Мои пальцы схватили за кадык Рамоса. Помня, что стало с Айлин при его горячем участии, я с трудом подавил желание вырвать из горла его нервно вздрагивающий хрящ. Ладно, пусть поживет еще. Я решил, что именно Рамос должен донести мои слова остальной стае и лично Лешему.
— Слушай меня, ублюдок и запоминай, — я сдавил его кадык сильнее, и он захрипел, забил руками о стол. — За то, что случилось с Айлин, вся ваша блохастая стая будет наказана мной, графом Елецким. Так что живите в страхе — все еще впереди. Молитесь, грязные псы, чтобы Айлин выжила. Только от этого зависит жизнь каждого из вас.
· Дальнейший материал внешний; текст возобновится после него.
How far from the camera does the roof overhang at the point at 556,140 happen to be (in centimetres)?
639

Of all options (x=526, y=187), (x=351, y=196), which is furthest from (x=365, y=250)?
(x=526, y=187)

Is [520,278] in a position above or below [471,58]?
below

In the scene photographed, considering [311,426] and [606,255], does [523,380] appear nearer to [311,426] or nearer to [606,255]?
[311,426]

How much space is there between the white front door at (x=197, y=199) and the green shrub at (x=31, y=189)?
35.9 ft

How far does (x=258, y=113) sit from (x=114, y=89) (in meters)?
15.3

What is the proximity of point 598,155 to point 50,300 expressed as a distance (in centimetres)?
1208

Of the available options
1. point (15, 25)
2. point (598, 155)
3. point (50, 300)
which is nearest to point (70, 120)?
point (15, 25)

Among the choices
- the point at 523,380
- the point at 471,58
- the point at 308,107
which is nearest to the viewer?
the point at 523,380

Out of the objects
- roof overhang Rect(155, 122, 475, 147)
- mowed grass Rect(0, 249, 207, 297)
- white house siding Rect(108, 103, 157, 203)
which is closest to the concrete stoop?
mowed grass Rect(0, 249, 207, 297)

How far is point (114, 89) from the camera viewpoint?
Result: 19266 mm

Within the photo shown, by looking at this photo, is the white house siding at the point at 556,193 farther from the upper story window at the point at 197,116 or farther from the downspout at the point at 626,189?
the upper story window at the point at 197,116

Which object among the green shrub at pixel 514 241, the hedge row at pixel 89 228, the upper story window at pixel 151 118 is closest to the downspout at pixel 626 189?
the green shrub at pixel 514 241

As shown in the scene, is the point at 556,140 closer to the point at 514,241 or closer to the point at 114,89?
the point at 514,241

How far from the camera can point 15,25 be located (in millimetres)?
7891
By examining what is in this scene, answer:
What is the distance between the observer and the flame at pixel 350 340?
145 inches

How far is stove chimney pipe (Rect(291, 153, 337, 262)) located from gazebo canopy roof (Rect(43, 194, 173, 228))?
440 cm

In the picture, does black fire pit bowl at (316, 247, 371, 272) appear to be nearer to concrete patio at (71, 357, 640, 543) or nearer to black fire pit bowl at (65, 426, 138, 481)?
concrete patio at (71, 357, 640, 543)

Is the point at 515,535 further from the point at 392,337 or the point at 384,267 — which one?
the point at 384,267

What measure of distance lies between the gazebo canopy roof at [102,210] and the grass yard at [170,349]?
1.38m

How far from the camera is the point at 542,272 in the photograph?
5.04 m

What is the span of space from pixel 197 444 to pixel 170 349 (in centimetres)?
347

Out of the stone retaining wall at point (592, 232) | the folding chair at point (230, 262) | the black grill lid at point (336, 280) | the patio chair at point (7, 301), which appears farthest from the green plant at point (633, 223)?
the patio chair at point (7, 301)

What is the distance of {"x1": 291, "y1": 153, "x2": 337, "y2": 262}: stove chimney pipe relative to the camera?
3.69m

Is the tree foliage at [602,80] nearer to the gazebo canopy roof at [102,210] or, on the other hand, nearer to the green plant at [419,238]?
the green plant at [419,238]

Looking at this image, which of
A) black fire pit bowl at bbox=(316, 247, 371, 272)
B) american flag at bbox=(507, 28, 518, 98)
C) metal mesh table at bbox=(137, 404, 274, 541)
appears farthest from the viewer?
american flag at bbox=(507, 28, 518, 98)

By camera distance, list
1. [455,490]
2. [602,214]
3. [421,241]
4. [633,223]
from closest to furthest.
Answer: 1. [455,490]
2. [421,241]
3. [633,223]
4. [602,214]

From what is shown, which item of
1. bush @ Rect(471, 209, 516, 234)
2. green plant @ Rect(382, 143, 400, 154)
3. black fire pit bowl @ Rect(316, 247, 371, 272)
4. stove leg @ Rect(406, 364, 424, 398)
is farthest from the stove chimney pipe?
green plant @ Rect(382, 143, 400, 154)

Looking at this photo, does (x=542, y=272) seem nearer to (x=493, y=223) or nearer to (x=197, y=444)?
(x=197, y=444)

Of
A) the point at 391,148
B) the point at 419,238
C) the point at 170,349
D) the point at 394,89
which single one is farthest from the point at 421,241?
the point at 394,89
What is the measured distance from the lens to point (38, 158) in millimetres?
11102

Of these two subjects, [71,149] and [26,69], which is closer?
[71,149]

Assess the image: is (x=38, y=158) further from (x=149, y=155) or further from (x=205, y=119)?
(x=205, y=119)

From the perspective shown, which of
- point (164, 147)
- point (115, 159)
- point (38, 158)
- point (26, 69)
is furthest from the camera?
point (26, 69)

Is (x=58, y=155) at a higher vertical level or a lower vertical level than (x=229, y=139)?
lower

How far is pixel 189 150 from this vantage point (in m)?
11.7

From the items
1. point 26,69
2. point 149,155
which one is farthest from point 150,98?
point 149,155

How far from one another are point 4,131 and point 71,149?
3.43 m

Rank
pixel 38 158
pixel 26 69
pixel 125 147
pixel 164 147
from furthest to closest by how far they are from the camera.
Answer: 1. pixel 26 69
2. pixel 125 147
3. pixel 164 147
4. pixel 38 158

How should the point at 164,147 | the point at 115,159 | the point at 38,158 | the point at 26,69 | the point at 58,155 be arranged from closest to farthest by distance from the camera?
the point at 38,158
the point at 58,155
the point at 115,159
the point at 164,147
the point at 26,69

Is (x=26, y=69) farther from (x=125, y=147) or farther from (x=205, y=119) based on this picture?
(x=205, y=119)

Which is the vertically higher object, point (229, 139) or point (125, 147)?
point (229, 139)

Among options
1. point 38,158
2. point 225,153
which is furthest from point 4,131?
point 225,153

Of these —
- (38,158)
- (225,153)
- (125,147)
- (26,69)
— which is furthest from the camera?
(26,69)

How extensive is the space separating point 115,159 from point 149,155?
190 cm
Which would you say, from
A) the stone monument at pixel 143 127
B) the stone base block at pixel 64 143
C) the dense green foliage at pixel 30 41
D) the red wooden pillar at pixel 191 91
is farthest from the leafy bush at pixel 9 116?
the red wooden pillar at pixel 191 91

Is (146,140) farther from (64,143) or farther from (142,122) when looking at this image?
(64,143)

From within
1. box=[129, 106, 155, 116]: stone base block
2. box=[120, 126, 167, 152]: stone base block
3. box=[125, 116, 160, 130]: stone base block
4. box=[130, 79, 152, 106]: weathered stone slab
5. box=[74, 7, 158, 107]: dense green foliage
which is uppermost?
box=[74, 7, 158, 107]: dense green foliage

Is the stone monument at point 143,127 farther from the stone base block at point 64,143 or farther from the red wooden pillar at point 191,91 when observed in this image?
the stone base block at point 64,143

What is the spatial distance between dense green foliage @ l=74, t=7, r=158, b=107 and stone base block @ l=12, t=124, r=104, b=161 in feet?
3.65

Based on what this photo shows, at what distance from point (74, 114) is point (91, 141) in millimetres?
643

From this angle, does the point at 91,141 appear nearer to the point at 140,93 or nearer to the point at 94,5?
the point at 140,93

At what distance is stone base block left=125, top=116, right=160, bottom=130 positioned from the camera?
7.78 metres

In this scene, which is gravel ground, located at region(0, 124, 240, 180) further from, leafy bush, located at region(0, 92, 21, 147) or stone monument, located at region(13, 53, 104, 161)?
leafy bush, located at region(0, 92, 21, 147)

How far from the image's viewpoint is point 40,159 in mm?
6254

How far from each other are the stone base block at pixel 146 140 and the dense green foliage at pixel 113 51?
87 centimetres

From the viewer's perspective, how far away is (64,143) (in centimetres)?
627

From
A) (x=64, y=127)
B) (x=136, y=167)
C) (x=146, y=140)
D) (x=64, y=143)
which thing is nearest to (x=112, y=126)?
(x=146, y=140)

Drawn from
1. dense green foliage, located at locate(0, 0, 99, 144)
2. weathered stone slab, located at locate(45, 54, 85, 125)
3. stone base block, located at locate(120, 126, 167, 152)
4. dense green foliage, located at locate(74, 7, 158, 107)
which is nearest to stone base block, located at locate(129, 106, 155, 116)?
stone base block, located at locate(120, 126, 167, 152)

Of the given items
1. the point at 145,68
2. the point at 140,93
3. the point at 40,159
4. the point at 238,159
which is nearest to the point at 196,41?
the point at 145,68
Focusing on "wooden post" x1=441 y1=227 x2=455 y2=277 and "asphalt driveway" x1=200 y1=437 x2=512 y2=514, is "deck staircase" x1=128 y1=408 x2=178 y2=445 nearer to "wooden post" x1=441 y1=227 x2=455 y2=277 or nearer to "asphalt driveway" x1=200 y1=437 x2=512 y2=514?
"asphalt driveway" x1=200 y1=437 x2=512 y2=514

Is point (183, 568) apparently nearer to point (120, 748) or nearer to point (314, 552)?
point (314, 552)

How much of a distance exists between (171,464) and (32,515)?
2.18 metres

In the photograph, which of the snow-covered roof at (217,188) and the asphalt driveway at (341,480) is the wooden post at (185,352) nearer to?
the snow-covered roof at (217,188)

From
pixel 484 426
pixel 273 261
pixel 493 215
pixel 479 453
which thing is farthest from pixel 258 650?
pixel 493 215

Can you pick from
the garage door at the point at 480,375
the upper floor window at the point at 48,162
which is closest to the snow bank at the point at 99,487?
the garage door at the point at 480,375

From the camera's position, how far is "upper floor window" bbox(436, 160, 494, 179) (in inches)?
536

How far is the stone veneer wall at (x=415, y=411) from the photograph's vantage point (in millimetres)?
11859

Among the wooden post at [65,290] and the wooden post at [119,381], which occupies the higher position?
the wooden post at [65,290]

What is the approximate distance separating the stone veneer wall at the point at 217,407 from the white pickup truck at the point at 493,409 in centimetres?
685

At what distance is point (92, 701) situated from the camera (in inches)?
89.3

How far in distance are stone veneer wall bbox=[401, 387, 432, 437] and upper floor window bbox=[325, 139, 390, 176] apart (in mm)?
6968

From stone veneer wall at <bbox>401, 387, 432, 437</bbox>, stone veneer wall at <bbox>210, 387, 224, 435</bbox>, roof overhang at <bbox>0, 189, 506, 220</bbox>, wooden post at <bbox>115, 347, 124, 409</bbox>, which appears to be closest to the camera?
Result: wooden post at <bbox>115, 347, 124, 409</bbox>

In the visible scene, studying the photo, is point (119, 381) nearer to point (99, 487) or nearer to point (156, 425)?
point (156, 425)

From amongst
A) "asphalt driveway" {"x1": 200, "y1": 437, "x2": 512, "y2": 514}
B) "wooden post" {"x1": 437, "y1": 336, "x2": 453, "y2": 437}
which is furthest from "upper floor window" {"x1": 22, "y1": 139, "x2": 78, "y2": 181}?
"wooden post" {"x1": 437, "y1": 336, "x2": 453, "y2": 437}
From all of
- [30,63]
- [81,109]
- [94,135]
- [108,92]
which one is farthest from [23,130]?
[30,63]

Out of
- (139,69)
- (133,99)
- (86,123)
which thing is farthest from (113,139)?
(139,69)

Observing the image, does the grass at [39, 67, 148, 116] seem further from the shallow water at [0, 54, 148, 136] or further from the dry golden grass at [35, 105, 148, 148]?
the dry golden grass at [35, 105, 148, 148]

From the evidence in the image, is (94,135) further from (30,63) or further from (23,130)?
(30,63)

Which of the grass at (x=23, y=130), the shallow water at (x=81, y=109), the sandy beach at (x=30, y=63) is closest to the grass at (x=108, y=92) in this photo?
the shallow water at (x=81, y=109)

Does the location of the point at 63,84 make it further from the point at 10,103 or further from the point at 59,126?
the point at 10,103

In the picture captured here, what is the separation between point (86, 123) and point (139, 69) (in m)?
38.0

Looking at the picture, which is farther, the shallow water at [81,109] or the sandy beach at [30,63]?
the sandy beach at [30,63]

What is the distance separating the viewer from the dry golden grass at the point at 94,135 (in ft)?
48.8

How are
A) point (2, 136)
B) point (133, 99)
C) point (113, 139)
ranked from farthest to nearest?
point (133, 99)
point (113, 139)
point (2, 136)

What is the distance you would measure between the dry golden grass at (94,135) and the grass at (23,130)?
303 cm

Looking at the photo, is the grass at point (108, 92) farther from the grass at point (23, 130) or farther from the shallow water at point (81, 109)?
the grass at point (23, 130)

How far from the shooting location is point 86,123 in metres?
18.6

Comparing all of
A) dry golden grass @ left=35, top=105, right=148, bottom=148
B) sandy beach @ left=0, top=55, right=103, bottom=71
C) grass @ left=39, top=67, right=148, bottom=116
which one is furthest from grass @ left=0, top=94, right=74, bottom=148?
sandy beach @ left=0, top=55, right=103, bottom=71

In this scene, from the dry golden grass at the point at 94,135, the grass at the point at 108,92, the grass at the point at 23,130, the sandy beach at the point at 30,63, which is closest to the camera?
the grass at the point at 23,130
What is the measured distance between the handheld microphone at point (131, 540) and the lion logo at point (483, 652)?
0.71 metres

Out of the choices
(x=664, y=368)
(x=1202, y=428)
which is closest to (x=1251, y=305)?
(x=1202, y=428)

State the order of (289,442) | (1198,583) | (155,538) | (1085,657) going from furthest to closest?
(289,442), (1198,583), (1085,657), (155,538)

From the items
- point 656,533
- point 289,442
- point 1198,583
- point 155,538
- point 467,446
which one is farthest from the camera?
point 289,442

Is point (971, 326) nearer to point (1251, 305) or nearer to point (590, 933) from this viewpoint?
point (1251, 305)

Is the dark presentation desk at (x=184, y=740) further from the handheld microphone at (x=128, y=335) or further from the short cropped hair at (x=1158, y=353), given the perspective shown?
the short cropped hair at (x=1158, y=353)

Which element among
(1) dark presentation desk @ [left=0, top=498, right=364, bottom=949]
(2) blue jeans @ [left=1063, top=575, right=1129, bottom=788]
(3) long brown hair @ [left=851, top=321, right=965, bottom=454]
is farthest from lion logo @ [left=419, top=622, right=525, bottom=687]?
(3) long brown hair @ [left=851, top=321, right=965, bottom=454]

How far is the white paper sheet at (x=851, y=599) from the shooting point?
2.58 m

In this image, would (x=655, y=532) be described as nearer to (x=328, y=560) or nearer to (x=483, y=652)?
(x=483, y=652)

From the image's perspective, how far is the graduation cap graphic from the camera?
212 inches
Иначе придет посланник Морены и в живых из вас не останется никого. Передай это каждому «волку». Передай это лично Лешему. Передай это вашему хозяину — бритишу Лаберту, пусть каждый живет страстной молитвой, — я повернулся и подозвал жутко напуганную баронессу Грушину. — И еще… — добавил я, несильно дернув его кадык: — Грушина под моей защитой. Если ты посмеешь чем-то угрожать ей, я тебя просто размажу, как твой друг-Балда сейчас размазывает кровавые сопли по лицу. Все ясно?
Он захрипел и отчаянно заморгал, видимо, выражая предельное понимание, после чего мои пальцы медленно разжались.
— Бл*дь, запомни все что сказал граф Елецкий очень хорошо! — баронесса Евстафьева оказалась справа от меня, держа наготове поднятую с пола бутылку, и спросила меня: — Разбить ему о башку?
— Как хочешь, — я пожал плечами и тут же услышал звон бутылочного стекла.
Рамос лежал на столе без сознания, по лбу его стекали багровые струйки крови.
— Черт! — спохватился я. — Мой старый эйхос! — только сейчас я вспомнил, что разговор с Рамосом незакончен, ведь я хотел спросить о моем эйхосе. Все-таки бутылкой по голове его бить не стоило.
Если непосредственно Рамос занимался обманом Айлин, то можно предположить, что мой прибор связи у него. Расстегнув куртку дружка Грушиной, я ощупал его карманы и, представьте, нашел два эйхоса. Второй, скорее всего, был моим.
Я включил его, проверяя неотвеченные сообщения. Да, конечно, вот от мамы, от баронессы Евстафьевой и Светланы Лениной. Вот целых три от графа Голицына — они, несомненно, важные. Ладно, разберусь с ними в ближайшее время. Не здесь же, в этой полупьяной суете под нарастающие звуки тандерклапс — какая-то неизвестная группа начинала волновать народ громовыми аккордами.
— Я же тебе говорила, Саша круче их всех! — громко и гордо вещала Талия моей однокласснице. — Не будь дурой, никогда ничего не замышляй против него!